2. Dismissal of plaintiffs’ class-based equal protection claim was proper
because plaintiffs alleged contradictory facts as to defendants’ motivation that were
insufficient to show that intentional discrimination was a motivating factor for
defendants’ actions. See Ave. 6E Invs., LLC v. City of Yuma, 818 F.3d 493, 504
(9th Cir. 2016) (holding that an equal protection claim is supported if a
discriminatory purpose was a motivating factor behind the challenged action);
Somers v. Apple, Inc., 729 F.3d 953, 964 (9th Cir. 2013) (holding that plaintiff’s
theory was “implausible in the face of contradictory . . . facts alleged in her
complaint”).
3. The district court properly dismissed plaintiffs’ procedural due
-3- 19-16114
process claim because plaintiffs failed to allege facts sufficient to show that they
were deprived of a constitutionally protected property interest. To succeed on a
procedural due process claim, a plaintiff must first demonstrate that he or she was
deprived of a constitutionally protected interest. To have a constitutionally
protected property interest in a government benefit, such as a land use permit, an
independent source, such as state law, must give rise to a “legitimate claim of
entitlement,” that imposes significant limitations on the discretion of the decision
maker. Gerhart v. Lake County, Mont., 637 F.3d 1013, 1019, 1022 (9th Cir. 2011);
see also Reinkemeyer v. Safeco Ins. Co., 16 P.3d 1069, 1072 (Nev. 2001)

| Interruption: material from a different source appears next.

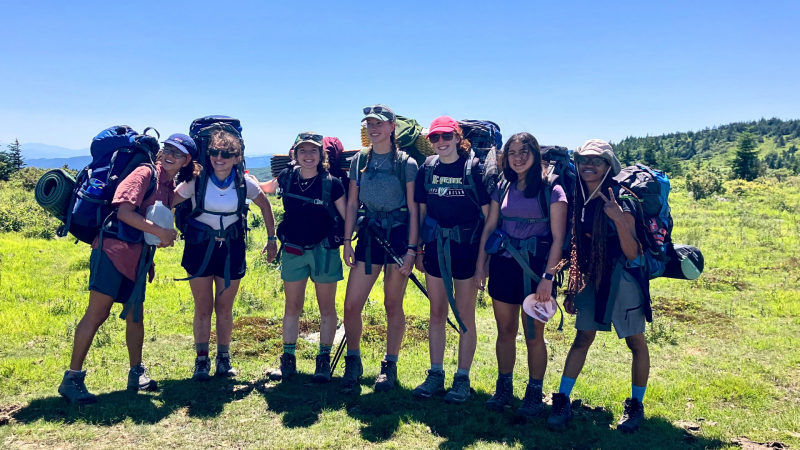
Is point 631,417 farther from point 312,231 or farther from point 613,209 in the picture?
point 312,231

(observing that federal caselaw is used to interpret the Due Process Clause of the
Nevada Constitution).
We reject as without merit plaintiffs’ contentions that certain rulings in
Nevada state court litigation establish that plaintiffs were deprived of a
constitutionally protected property interest and should be given preclusive effect.

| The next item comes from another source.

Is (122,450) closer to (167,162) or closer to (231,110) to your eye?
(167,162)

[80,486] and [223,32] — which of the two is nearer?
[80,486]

The district court did not abuse its discretion by denying plaintiffs leave to
amend their class-based equal protection claim or their due process claim because
these claims cannot be cured by amendment.

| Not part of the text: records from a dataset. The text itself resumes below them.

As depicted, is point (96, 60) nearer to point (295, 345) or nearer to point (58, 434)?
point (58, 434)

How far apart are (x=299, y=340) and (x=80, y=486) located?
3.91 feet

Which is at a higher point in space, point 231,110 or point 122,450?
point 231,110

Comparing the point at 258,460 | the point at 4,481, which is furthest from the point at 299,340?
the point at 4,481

We do not consider claims that were not raised in the operative complaint,
including any substantive due process claim. See Crawford v. Lungren, 96 F.3d
380, 389 n.6 (9th Cir. 1996) (declining to address claims raised for the first time on
-4- 19-16114
appeal).
Plaintiffs’ Request for Judicial Notice (Docket Entry No. 18) is denied as
unnecessary.
• ! •
The dismissal of plaintiffs’ claims is affirmed, as is the denial of leave to
amend plaintiffs’ complaint, except that plaintiffs shall be granted leave to amend
their “class of one” equal protection claim.
The parties shall bear their own costs on appeal.
AFFIRMED in part, VACATED in part, and REMANDED.